_ASSIGNMENT_: Rewrite the rows as a JSON list of strings, one string per line and with blank lines omitted, starting with the first row and ending with the line that contains "largest slice? ANO", both included.

_SOURCE MATERIAL_:
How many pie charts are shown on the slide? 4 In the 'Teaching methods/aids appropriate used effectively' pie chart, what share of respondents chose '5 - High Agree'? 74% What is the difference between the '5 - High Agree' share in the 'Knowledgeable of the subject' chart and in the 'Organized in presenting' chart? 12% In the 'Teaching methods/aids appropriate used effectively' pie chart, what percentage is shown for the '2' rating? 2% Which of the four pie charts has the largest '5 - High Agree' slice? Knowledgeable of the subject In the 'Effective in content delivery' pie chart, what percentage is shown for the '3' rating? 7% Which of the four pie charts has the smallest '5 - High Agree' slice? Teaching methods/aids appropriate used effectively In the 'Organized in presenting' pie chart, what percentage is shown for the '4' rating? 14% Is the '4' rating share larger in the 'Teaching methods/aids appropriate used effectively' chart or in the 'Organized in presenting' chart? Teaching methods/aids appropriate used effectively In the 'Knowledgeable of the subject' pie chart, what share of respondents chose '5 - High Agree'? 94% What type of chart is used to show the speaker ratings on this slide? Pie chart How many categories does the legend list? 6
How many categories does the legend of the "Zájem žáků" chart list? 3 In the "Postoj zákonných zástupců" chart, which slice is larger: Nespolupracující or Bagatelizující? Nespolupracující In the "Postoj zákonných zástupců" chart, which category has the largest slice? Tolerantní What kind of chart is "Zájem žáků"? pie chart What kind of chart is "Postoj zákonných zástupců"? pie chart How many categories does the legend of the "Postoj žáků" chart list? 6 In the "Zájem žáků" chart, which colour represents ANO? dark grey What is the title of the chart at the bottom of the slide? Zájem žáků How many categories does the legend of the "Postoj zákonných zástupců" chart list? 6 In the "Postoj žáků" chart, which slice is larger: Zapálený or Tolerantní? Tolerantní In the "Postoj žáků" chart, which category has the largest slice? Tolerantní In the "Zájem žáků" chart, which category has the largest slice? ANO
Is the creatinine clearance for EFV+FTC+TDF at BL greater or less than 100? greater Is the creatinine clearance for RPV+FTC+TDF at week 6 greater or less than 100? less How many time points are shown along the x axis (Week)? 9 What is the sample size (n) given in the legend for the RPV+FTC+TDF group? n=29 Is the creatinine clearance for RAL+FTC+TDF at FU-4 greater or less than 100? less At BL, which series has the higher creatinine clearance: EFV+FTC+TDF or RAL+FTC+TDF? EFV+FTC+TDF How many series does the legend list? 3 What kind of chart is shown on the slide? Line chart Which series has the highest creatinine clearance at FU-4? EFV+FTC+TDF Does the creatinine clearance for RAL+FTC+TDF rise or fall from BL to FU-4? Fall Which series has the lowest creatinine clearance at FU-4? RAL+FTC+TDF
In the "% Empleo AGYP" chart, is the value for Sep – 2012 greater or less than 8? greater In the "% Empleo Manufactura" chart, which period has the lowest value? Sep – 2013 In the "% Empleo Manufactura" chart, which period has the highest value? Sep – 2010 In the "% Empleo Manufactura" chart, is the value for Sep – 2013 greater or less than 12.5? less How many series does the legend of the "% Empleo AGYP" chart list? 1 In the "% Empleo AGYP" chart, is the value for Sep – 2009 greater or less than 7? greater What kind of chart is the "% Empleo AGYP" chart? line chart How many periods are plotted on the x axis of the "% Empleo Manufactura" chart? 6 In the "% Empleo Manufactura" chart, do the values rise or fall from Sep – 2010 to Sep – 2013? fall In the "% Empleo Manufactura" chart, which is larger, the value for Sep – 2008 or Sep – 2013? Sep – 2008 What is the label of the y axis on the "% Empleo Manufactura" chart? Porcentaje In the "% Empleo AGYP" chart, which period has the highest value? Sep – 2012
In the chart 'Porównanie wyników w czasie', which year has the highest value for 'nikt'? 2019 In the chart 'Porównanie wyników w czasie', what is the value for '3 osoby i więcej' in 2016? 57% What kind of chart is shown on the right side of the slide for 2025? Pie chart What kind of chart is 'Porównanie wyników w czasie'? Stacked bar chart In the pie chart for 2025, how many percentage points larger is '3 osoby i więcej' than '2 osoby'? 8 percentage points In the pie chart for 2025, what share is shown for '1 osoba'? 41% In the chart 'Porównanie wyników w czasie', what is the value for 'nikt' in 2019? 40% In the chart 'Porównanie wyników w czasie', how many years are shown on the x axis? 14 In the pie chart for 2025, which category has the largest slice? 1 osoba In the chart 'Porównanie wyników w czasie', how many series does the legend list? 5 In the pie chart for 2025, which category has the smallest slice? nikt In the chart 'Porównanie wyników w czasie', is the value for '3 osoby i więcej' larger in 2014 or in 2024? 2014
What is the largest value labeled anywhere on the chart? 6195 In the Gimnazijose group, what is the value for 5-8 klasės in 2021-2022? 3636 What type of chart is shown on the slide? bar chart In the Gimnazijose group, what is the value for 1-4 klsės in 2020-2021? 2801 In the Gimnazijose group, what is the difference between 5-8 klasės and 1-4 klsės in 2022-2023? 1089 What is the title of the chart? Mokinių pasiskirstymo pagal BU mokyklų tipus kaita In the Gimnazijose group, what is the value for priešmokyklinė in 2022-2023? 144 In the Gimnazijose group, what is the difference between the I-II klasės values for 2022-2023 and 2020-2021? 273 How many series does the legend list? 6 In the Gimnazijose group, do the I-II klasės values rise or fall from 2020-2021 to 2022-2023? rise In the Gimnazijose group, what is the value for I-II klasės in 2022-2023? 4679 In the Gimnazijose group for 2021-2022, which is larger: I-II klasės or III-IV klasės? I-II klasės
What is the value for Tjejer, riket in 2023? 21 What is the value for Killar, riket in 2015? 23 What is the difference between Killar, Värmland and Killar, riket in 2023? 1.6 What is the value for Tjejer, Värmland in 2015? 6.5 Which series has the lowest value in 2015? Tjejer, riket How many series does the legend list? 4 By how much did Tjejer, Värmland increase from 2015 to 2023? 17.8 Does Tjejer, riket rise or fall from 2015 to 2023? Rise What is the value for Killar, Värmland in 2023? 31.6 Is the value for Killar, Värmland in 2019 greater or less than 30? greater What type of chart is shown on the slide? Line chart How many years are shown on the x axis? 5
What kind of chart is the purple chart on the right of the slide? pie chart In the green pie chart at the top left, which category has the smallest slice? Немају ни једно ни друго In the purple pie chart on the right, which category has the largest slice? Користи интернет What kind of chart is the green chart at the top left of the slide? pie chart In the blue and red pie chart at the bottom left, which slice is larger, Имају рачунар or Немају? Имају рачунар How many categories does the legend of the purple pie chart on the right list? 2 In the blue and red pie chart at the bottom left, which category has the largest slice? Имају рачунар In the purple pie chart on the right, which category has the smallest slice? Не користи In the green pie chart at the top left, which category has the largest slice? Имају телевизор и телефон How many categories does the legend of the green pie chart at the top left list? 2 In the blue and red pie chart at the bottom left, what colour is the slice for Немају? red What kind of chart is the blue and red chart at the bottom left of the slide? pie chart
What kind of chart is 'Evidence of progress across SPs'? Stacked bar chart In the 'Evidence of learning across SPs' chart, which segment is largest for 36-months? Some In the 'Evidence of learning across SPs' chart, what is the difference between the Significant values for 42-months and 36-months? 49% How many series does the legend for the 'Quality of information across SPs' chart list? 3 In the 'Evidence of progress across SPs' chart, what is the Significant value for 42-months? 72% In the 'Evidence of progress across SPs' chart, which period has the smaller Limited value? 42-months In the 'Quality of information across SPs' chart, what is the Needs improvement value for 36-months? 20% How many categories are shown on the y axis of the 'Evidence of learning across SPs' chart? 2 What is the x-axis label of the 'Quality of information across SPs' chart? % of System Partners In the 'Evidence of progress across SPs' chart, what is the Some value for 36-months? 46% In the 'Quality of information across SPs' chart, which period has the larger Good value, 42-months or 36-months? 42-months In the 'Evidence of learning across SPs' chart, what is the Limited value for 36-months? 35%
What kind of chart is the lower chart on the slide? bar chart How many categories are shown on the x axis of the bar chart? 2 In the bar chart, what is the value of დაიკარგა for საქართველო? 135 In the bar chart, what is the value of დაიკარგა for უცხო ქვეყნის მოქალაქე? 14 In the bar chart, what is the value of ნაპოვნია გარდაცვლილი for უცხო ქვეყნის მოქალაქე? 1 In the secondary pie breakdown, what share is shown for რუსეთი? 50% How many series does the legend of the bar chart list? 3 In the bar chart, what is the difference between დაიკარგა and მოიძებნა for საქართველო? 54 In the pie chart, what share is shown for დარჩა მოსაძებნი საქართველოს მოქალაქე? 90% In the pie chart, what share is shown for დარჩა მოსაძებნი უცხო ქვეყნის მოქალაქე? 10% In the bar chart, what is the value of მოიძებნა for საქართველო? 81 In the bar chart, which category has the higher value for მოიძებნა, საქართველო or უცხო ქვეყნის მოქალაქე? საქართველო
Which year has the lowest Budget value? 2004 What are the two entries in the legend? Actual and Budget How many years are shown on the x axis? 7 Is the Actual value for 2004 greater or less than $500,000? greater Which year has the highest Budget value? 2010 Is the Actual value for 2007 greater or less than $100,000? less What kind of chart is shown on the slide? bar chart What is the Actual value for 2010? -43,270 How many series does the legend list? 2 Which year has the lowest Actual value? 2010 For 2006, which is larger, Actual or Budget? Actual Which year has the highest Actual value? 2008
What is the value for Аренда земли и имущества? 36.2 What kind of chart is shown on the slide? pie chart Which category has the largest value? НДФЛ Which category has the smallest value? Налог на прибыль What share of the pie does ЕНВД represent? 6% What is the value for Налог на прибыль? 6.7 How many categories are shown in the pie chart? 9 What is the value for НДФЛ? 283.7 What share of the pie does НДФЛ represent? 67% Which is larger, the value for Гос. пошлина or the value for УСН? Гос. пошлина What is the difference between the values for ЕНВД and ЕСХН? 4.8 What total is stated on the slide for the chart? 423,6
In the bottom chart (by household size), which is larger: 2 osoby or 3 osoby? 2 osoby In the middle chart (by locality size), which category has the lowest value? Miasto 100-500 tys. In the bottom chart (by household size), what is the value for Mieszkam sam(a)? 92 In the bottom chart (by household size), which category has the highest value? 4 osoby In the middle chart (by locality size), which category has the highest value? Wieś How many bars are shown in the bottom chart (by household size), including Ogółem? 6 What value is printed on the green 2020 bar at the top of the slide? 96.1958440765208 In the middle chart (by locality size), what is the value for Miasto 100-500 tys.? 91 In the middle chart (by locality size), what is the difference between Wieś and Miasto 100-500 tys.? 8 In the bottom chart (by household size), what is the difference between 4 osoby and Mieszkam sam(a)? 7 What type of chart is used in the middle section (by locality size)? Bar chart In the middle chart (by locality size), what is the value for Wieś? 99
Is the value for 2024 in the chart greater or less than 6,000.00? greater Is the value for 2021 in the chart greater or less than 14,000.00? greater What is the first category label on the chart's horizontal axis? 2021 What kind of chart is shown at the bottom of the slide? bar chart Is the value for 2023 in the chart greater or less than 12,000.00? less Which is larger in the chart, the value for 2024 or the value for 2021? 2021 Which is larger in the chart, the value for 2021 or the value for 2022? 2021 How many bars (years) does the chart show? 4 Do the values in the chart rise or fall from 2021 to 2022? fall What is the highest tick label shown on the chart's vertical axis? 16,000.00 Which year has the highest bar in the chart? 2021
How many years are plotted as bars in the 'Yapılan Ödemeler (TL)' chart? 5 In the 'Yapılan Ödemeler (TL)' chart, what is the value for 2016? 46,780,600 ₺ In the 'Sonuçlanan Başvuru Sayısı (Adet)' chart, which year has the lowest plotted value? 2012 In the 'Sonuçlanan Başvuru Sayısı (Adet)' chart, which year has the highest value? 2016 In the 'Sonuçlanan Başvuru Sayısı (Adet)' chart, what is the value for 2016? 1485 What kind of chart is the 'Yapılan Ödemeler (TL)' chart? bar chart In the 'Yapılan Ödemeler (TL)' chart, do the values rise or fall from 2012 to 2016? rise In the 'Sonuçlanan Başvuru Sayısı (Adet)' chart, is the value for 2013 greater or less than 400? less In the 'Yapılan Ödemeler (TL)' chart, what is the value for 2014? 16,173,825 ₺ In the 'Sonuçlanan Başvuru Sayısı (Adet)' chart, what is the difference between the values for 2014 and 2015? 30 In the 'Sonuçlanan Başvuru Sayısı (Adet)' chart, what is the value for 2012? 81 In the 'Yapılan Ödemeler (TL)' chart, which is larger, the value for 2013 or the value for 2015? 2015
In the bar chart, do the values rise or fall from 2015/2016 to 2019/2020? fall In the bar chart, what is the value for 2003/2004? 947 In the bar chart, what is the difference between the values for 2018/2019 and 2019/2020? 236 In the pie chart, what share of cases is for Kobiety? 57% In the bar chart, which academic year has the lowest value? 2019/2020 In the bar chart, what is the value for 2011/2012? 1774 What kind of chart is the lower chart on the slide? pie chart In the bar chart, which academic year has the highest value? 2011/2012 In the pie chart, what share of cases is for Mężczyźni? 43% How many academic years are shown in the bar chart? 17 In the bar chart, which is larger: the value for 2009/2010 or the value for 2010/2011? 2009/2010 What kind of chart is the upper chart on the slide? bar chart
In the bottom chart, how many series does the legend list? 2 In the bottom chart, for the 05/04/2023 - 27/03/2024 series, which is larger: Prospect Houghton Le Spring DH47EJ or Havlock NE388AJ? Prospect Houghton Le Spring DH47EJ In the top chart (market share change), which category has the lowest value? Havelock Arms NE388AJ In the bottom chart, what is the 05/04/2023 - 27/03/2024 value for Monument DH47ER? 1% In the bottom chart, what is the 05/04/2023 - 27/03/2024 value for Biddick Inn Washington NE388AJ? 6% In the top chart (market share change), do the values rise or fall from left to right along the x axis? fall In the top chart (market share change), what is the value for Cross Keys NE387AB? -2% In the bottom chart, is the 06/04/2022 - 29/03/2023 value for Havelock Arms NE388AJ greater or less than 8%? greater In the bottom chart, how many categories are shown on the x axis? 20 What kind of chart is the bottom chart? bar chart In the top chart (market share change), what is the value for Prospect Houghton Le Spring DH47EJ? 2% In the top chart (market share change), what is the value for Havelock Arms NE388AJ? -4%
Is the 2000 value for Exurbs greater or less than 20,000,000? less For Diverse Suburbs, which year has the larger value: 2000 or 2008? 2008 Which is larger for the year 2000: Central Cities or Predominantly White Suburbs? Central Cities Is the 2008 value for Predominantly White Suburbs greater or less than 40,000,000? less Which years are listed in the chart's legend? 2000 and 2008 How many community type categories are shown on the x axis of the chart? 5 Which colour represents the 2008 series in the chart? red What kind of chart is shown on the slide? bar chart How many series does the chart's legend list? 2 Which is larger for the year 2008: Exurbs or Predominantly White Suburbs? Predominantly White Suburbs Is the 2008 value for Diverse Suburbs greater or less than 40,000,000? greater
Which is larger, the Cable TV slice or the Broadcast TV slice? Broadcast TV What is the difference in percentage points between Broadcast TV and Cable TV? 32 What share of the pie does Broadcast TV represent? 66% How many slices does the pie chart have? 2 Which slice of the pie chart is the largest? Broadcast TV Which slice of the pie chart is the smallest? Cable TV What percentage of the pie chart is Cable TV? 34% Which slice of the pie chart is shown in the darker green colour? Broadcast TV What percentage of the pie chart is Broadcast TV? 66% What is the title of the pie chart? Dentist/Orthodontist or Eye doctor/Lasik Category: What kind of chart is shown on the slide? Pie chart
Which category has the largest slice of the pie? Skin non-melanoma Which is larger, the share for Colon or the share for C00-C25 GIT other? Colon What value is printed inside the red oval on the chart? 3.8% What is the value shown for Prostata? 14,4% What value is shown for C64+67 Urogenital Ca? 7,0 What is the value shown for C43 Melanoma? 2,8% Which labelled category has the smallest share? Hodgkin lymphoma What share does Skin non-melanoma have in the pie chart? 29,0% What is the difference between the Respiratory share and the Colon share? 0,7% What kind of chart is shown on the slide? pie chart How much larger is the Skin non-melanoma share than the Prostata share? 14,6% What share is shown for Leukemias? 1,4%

_THE ANSWER_:
[
  "How many pie charts are shown on the slide? 4 In the 'Teaching methods/aids appropriate used effectively' pie chart, what share of respondents chose '5 - High Agree'? 74% What is the difference between the '5 - High Agree' share in the 'Knowledgeable of the subject' chart and in the 'Organized in presenting' chart? 12% In the 'Teaching methods/aids appropriate used effectively' pie chart, what percentage is shown for the '2' rating? 2% Which of the four pie charts has the largest '5 - High Agree' slice? Knowledgeable of the subject In the 'Effective in content delivery' pie chart, what percentage is shown for the '3' rating? 7% Which of the four pie charts has the smallest '5 - High Agree' slice? Teaching methods/aids appropriate used effectively In the 'Organized in presenting' pie chart, what percentage is shown for the '4' rating? 14% Is the '4' rating share larger in the 'Teaching methods/aids appropriate used effectively' chart or in the 'Organized in presenting' chart? Teaching methods/aids appropriate used effectively In the 'Knowledgeable of the subject' pie chart, what share of respondents chose '5 - High Agree'? 94% What type of chart is used to show the speaker ratings on this slide? Pie chart How many categories does the legend list? 6",
  "How many categories does the legend of the \"Zájem žáků\" chart list? 3 In the \"Postoj zákonných zástupců\" chart, which slice is larger: Nespolupracující or Bagatelizující? Nespolupracující In the \"Postoj zákonných zástupců\" chart, which category has the largest slice? Tolerantní What kind of chart is \"Zájem žáků\"? pie chart What kind of chart is \"Postoj zákonných zástupců\"? pie chart How many categories does the legend of the \"Postoj žáků\" chart list? 6 In the \"Zájem žáků\" chart, which colour represents ANO? dark grey What is the title of the chart at the bottom of the slide? Zájem žáků How many categories does the legend of the \"Postoj zákonných zástupců\" chart list? 6 In the \"Postoj žáků\" chart, which slice is larger: Zapálený or Tolerantní? Tolerantní In the \"Postoj žáků\" chart, which category has the largest slice? Tolerantní In the \"Zájem žáků\" chart, which category has the largest slice? ANO"
]